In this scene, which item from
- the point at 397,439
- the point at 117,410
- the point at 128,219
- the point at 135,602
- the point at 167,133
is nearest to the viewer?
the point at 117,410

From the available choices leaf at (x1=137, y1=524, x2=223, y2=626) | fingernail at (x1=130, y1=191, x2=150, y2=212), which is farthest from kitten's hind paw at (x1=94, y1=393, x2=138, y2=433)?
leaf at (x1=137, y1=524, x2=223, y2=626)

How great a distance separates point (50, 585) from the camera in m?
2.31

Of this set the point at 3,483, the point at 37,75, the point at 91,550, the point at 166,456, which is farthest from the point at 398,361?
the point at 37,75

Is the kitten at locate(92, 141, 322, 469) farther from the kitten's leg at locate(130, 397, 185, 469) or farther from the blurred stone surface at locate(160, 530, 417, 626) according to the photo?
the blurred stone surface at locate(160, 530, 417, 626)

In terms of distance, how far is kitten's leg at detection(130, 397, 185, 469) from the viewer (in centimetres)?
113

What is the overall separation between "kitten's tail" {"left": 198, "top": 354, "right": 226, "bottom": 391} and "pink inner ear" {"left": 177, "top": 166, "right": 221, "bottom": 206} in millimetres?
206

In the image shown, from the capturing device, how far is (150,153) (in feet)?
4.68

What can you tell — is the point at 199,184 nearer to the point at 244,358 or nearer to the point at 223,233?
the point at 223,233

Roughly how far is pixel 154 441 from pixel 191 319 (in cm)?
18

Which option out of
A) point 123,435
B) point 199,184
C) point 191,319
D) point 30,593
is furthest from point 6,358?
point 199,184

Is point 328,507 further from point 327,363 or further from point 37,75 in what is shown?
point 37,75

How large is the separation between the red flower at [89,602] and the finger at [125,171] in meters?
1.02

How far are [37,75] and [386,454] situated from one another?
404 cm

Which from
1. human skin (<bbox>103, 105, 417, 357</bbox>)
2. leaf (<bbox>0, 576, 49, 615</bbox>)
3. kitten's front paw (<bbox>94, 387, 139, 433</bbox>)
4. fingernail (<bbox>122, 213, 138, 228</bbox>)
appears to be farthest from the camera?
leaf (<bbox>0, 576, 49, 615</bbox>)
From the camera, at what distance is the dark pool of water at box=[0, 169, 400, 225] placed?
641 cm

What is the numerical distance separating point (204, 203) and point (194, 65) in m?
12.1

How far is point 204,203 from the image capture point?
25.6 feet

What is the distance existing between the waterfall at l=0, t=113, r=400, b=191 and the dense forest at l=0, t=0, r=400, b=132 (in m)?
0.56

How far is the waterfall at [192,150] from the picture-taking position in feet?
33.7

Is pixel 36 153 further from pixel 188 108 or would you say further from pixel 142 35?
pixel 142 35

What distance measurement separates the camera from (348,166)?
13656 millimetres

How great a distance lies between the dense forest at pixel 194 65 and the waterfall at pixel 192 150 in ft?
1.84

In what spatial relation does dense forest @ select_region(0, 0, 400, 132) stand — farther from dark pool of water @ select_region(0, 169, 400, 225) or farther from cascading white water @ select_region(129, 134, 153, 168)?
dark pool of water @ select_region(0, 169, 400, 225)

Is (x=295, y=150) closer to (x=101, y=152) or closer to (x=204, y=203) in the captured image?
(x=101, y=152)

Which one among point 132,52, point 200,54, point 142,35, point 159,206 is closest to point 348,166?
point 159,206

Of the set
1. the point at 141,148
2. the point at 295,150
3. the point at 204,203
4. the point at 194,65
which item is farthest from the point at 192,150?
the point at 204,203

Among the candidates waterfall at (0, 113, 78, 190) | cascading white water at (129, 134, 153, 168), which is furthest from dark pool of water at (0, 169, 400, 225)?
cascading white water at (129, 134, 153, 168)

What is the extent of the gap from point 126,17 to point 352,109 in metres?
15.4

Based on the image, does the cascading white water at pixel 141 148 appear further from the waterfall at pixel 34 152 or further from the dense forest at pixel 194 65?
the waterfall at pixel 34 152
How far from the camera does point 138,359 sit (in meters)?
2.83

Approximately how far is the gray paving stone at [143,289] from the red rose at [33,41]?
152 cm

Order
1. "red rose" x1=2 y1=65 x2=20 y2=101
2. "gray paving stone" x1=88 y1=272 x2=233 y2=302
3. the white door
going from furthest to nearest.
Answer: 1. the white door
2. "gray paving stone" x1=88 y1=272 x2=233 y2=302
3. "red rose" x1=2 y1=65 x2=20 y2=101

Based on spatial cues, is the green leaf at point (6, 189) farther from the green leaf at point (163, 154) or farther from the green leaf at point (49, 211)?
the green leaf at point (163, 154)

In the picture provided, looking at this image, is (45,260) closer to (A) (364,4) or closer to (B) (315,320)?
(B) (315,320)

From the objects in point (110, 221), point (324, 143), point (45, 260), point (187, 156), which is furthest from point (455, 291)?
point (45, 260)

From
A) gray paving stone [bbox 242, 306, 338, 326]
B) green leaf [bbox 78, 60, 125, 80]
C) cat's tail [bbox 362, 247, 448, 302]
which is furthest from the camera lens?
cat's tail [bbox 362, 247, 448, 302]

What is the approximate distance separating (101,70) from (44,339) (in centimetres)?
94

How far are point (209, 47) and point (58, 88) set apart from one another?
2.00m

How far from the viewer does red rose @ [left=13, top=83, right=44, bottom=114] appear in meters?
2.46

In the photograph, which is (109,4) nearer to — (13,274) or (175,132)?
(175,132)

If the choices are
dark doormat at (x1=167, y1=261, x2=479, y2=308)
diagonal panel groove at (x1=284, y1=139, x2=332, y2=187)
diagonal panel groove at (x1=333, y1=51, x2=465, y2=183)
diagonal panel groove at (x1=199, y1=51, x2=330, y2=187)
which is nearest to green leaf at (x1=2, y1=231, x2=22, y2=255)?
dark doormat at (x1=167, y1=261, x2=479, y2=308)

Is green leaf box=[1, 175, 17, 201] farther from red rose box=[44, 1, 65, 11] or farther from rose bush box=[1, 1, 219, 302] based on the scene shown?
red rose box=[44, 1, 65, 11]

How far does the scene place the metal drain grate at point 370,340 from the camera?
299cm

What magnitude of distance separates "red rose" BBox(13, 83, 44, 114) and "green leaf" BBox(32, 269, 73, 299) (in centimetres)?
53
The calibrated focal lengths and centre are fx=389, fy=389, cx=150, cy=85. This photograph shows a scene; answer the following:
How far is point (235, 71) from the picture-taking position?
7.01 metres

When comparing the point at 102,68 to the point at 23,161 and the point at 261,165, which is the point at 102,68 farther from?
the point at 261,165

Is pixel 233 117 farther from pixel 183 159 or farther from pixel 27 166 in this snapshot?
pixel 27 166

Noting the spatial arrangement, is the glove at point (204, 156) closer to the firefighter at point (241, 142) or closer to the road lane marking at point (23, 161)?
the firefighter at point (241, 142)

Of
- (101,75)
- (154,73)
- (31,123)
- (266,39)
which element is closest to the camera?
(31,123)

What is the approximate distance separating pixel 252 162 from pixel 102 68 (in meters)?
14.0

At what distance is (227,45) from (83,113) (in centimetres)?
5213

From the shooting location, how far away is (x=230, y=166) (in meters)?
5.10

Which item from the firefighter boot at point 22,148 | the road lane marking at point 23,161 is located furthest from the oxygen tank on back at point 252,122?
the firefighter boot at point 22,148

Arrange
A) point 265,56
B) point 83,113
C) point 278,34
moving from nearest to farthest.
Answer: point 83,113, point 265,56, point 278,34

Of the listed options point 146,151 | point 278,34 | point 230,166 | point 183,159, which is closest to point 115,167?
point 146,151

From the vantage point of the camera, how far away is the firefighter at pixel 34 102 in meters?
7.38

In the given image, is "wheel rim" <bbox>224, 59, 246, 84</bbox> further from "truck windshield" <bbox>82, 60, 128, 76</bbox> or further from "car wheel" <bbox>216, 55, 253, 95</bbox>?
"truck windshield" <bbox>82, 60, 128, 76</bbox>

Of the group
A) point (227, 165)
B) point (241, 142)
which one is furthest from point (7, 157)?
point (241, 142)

▶ YOUR OBJECTIVE
Print only the lines from the one with "Of the listed" to the end of the records, both included.

▶ WRITTEN REPLY
Of the listed options point 146,151 | point 278,34 | point 230,166 | point 183,159, which is closest to point 115,167?
point 146,151

From the vantage point of the camera, how far away is the firefighter at pixel 34 102 in meters?
7.38

In the given image, is "wheel rim" <bbox>224, 59, 246, 84</bbox> further from "truck windshield" <bbox>82, 60, 128, 76</bbox> or further from "car wheel" <bbox>216, 55, 253, 95</bbox>?
"truck windshield" <bbox>82, 60, 128, 76</bbox>

Of the group
A) point (227, 165)
B) point (241, 142)
which one is furthest from point (7, 157)?
point (241, 142)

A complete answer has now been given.